A beginners guide to getting bent…
Ok, so I didn’t actually mean to get bent. But shit happens (mostly to me as it happens) and as a great mind once said “the only way to never get bent is to never go in the water”.
The first thing I noticed was the rash over my chest, red blotches, itching and screaming at me “I’m bubbles for gods sake woman, get yourself to a chamber!”. But me being me said “oh shut up” and carried on. An hour later, a mere trace was left, and I convinced myself I was ok. However, the guy from the chamber who was doing the survey work wasn’t so easily convinced and as I stepped up into his 4×4 on the cold windy quayside, a hurried explanation garbled to my friends, it dawned on me that I was taking the first steps on a road I had feared ever since my friend had said “So do you want to come scuba diving then?”.

What is a bend?
The bends is bubbles where there ain’t supposed to be bubbles, simply put. Be it in the skin, the tissues, the blood or the nerves, they don’t belong there and cause symptoms when they do arrive.
I’m not bent!
Ok, so the biggest thing you need to do is acknowledge there is something not right. I don’t know what that will be in you, maybe tingling, headache, visual disturbance, a rash like mine, unsteadiness on your feet, tiredness or the classic joint pain. Basically anything, anything at all, which isn’t normal.
You are not a diving doctor (well, most of you anyway) and you are not qualified to say “Oh fer fecks sake sharrap” and know you are right.
Denial is a biggie. A real biggie. Its one thing, hand on heart, I am good at. :D But if you convince yourself you are not bent because an ache in a joint is only an ache, what about the bubble in your brain which is silently starving a portion of it of oxygen? Bummer isn’t it?
So, what next?
Well, get on O2 is the next thing. Alert your buddy you are not right, tell the crew, the skipper, the cox, the coastguard, your mum, anyone except the cat (who will only ask to be fed before you drive yourself to A&E anyway).

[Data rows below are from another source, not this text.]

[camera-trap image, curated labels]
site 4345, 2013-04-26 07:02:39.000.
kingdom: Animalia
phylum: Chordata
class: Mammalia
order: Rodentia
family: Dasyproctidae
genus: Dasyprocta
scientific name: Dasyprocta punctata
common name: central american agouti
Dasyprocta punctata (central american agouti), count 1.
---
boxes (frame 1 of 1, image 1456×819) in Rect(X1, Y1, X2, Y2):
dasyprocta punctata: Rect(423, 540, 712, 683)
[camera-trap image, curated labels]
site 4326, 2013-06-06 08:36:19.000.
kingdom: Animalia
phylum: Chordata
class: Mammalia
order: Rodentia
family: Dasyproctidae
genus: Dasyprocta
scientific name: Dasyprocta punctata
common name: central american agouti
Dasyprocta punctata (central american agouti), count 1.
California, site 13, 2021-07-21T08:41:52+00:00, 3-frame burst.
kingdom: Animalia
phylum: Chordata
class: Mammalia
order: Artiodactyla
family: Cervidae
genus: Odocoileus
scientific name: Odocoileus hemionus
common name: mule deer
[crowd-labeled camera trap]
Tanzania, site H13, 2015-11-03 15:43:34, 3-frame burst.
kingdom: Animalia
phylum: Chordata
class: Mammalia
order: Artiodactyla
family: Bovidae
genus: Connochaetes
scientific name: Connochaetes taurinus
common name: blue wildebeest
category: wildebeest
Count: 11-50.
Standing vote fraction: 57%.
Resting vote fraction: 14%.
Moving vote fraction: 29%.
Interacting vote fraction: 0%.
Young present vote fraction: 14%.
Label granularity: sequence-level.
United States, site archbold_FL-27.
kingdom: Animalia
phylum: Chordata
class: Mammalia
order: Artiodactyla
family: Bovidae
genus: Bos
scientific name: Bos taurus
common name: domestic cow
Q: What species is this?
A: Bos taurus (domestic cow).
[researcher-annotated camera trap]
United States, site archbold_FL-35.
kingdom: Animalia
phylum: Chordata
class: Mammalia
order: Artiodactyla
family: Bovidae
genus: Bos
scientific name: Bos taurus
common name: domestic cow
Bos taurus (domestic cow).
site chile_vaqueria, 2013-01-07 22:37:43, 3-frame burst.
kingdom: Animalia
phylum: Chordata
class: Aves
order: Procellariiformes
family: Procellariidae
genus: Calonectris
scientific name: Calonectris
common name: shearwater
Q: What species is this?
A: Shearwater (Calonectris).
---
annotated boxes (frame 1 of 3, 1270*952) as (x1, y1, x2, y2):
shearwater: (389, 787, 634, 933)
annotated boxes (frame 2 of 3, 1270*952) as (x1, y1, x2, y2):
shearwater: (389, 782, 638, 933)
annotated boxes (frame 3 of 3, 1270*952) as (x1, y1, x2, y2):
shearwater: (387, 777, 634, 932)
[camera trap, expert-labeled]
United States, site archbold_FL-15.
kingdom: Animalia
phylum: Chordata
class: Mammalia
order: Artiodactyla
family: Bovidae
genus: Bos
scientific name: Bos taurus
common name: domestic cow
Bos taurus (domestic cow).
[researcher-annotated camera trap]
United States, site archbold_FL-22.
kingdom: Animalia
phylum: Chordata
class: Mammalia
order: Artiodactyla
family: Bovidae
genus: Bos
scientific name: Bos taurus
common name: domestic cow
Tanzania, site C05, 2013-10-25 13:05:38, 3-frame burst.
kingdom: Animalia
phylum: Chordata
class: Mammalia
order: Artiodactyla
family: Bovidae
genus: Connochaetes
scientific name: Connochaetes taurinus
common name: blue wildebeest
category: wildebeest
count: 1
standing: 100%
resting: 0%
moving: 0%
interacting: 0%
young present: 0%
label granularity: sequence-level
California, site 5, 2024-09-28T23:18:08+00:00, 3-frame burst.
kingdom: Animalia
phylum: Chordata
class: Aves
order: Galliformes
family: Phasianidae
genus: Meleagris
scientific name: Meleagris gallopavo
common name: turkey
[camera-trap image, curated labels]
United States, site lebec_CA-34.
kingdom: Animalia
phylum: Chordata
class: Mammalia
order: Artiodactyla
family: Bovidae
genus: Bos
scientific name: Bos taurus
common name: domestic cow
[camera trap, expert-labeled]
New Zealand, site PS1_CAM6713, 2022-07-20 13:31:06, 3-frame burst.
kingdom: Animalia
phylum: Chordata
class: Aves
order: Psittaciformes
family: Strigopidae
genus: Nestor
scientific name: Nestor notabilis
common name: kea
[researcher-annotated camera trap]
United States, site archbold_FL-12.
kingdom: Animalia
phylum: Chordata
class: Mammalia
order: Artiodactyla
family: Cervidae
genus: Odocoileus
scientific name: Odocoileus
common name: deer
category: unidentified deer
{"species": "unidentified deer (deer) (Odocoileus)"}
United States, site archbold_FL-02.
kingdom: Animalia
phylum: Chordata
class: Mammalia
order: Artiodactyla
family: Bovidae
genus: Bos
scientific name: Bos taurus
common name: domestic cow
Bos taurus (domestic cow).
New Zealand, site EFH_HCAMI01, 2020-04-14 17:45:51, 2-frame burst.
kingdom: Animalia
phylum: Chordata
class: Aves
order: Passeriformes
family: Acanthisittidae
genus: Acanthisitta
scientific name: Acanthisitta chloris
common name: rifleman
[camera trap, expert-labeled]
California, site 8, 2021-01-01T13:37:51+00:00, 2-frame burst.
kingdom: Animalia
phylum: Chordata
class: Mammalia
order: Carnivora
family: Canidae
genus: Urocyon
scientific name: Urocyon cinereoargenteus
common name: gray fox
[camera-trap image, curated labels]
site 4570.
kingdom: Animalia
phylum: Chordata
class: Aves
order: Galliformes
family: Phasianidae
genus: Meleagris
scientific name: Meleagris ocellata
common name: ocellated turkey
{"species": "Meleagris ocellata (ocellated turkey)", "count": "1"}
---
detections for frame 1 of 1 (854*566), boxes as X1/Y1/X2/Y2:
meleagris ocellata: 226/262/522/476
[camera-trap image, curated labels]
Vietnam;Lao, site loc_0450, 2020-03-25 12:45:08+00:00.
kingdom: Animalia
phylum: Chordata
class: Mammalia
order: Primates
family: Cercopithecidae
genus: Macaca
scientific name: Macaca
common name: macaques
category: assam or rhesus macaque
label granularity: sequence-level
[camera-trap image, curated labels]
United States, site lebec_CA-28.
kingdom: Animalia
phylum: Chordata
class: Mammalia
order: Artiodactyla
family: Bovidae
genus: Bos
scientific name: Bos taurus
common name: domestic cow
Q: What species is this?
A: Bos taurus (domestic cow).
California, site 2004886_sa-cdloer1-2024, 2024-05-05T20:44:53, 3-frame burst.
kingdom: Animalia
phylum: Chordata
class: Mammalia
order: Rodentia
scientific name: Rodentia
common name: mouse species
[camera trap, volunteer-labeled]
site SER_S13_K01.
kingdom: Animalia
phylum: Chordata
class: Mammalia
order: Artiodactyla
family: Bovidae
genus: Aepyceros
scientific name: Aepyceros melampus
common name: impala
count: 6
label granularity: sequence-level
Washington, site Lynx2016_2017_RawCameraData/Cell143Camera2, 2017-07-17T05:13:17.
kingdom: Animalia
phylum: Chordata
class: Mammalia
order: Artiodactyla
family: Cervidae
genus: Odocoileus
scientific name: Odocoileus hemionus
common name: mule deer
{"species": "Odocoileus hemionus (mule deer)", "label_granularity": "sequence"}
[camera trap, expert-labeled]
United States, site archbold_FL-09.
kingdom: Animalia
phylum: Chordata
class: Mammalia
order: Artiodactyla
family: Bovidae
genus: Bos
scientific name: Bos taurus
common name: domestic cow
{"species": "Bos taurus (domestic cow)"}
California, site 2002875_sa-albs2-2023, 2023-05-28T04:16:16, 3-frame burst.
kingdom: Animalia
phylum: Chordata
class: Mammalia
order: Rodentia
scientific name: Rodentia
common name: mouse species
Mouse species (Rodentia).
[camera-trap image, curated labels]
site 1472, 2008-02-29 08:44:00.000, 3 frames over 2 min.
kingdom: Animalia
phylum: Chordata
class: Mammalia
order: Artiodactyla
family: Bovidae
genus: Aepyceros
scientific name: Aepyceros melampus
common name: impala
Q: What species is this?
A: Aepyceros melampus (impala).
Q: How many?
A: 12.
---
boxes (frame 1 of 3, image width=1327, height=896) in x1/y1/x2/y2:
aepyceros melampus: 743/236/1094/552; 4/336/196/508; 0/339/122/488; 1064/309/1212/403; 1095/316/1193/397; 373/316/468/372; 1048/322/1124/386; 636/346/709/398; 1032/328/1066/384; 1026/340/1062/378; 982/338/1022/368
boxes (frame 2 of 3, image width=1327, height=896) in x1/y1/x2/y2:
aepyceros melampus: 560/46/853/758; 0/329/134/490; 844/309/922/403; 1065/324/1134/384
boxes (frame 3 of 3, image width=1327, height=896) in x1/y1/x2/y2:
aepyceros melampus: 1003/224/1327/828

Other than recompression, oxygen and rehydration are the only effective first aid for a bend, rubbing deep heat on it and taking an ibuprofen etc isn’t much good really, in all honesty.
Drink until you are peeing like Shergar. Dehydration is a bugger, and makes hubbly bubbly bits worse, so drink and drink some more! If you can, lie down, it makes sense. You have bubbles floating around inside you, the last place you want them to go is your brain which will be the highest bit if you sit up! So even if you feel like an eejit, lie down. You only get one brain, and we kill enough of that off reading about diving on the internet anyway without bubbles helping too.
Getting to a chamber.
Well, there are several ways of doing this, all of them depend on where you are and how bad you are.
Helicopters can lift you and take you to a chamber. Regardless of how they look on TV, I am assured they are smelly, noisy, rattley and you always find yourself pondering how the hell they stay airborne without vibrating themselves to bits. If you do get winched, don’t be afraid. Yes it will be noisy etc, but since when did noise kill you? Girls, think of the men in uniform. Blokes, think about how cool it will sound in the pub afterwards.
On land, either an ambulance or a friend will need to get you to a hospital as soon as possible. If you have already alerted the coastguard, do what they say. If not, go to the nearest A&E and argue till you are blue in the face you need to be seen before Auntie Ethel with her ingrown toenail. The best thing you can do is make them phone the on duty diving doctor. At least then you will be taken seriously.
Once at the pot.
You will examined, all over, everywhere. All neurological functions will be checked, some really dodgy tests involving touching your nose, walking with your arms out etc. Relax, they know what they are doing by now.
Go for a pee, pee for Britain if you can. 5 hours plus is a long time. Grab a book if you can too, a magazine, a logbook, anything. It is mind numbingly boring in there.
In the pot itself.
The door swings shut and the commands are relayed through the comms system. You will hear it hiss and your ears pop, you will need to equalise for a long time, much longer than you think. It takes a while to get to depth in one of these things.
It will be warm and sweaty; you will notice your voice change too. Once at depth, you will either have to wear a mask, or a hood. And so it begins. A period is spent on 100% O2 and then an air break. This is repeated over and over, the O2 time and air breaks changing length as to the commands relayed in.
Always tell them if you feel ill.
On the ascent it will get cold and your ears will creak and pop. But this is normal.
Afterwards.
They will usually keep you in for a short period, to make sure you are ok. Always say if you are not right. I made this mistake, and it hurts.
You will be out of the water for a time, maybe 6 weeks, maybe longer.
Residuals.
These are a bugger. In reality they shouldn’t be there, but im not going back to Hull to sort them out.
But be aware, they can probably be sorted out, which is why they keep you in for a period after the treatment. So if you are not right, say so. How would you feel about being like that forever for the sake of another few hours in a metal cylinder reading a magazine?
I hope this helps some of you at some point. If in doubt. Shout.